A boom in online shopping plus Stripe’s roster of big customers warrant the jump. The company’s fortunes are linked directly to the growth in ecommerce. Before the pandemic these made up just 11 per cent of total spending in the US, according to Federal Reserve economic data. That figure rose to 15 per cent in the second quarter of 2020. Morgan Stanley estimates US ecommerce sales last year will add up to $746bn, up 25 per cent from 2019.

The shift is reflected in the share price moves of listed payment companies. PayPal shares are up 107 per cent in the past 12 months, Dutch payment company Adyen’s 133 per cent and Square’s 251 per cent. Stripe was valued at $35bn in an April funding round. If its valuation doubles or more, it would not look out of line with listed peers.

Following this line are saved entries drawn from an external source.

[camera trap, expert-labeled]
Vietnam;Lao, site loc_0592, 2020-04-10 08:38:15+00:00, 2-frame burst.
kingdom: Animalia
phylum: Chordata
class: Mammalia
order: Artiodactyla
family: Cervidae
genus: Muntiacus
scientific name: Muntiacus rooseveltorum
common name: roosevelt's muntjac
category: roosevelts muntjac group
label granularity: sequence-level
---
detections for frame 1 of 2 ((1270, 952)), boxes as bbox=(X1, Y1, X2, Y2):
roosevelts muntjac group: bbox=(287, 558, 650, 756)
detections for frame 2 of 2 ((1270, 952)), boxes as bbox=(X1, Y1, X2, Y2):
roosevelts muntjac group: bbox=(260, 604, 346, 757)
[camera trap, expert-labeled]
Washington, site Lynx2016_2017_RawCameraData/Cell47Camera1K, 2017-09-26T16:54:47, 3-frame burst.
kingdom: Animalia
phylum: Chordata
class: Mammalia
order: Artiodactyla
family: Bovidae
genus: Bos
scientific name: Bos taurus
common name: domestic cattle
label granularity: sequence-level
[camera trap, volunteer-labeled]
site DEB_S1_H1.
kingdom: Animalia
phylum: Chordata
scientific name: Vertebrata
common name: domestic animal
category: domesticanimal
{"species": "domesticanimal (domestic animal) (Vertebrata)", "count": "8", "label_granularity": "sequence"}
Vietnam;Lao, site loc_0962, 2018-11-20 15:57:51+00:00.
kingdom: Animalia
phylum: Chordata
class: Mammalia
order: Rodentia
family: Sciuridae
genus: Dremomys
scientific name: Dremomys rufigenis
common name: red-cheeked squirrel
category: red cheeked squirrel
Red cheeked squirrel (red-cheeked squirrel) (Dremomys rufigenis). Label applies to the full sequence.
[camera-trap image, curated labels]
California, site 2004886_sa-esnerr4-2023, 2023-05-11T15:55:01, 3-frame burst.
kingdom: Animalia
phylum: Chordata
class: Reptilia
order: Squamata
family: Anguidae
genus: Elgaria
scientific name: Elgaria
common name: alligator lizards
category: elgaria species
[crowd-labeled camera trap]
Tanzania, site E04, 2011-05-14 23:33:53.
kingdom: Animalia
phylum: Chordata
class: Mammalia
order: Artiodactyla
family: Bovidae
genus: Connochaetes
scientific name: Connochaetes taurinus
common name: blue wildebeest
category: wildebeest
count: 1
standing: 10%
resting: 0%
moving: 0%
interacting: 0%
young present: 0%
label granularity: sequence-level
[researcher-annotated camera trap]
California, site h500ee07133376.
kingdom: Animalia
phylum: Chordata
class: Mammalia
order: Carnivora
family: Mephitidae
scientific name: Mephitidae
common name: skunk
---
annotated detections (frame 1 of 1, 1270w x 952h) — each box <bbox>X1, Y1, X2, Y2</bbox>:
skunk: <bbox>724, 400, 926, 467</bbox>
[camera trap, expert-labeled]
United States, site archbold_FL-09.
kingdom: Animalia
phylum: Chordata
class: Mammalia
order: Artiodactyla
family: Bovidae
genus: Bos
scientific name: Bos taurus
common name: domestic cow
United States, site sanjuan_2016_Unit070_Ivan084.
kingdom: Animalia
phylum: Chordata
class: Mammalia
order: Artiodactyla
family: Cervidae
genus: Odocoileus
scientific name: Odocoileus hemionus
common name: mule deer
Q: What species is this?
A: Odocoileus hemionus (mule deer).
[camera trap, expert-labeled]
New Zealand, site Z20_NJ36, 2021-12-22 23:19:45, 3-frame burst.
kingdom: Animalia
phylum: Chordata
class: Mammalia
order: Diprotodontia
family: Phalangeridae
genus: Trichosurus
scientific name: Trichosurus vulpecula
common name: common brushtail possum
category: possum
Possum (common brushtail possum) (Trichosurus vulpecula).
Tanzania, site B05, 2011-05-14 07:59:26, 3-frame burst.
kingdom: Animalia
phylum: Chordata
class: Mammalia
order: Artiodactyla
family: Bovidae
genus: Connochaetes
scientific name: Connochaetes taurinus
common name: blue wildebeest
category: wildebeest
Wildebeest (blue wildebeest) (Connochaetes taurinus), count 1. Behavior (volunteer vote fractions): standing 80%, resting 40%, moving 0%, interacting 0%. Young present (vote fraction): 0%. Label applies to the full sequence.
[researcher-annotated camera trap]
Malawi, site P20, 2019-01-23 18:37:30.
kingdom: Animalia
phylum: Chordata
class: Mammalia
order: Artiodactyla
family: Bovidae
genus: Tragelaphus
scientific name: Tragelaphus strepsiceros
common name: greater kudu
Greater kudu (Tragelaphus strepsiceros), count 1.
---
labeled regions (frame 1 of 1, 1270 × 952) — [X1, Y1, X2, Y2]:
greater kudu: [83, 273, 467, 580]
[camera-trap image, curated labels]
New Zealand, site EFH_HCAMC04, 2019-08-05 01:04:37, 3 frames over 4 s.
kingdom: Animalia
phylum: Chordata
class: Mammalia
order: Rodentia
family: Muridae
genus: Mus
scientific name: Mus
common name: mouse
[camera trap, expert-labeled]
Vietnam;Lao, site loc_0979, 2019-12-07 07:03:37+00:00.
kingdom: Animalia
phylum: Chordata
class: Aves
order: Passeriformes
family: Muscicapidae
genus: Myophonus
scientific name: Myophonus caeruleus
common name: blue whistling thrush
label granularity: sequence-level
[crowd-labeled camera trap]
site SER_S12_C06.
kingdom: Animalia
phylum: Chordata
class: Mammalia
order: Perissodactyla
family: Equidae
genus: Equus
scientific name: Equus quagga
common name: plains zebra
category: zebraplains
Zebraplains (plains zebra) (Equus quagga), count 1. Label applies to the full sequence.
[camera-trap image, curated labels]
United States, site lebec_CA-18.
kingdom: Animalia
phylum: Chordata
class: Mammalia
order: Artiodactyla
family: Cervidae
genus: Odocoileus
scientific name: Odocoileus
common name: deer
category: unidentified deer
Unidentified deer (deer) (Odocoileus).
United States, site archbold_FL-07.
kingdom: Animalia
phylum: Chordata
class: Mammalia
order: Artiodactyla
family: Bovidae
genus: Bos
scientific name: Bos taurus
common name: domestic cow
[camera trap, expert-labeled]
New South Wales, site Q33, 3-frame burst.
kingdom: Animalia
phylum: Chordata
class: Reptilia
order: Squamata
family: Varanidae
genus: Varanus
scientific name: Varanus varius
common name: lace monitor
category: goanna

It is difficult to judge a potential valuation of over $70bn when Stripe provides no sales or profit figures and will only say that it processes hundreds of billions of dollars a year. If that worth was comparable to the trailing sales multiple at which Dutch fintech star Adyen trades, then sales in 2019 might be estimated at more than $3.5bn. 

Such details may remain under wraps for some time. Founded in 2010 by brothers Patrick and John Collison, Stripe is under the same pressure to go public as other late-stage start-ups, with early backers keen to exercise stock options. Hiring General Motors’ chief financial officer Dhivya Suryadevara raised expectations of a listing. But if Stripe raises another large sum in private markets as it easily could, expect it to steer clear of markets for now.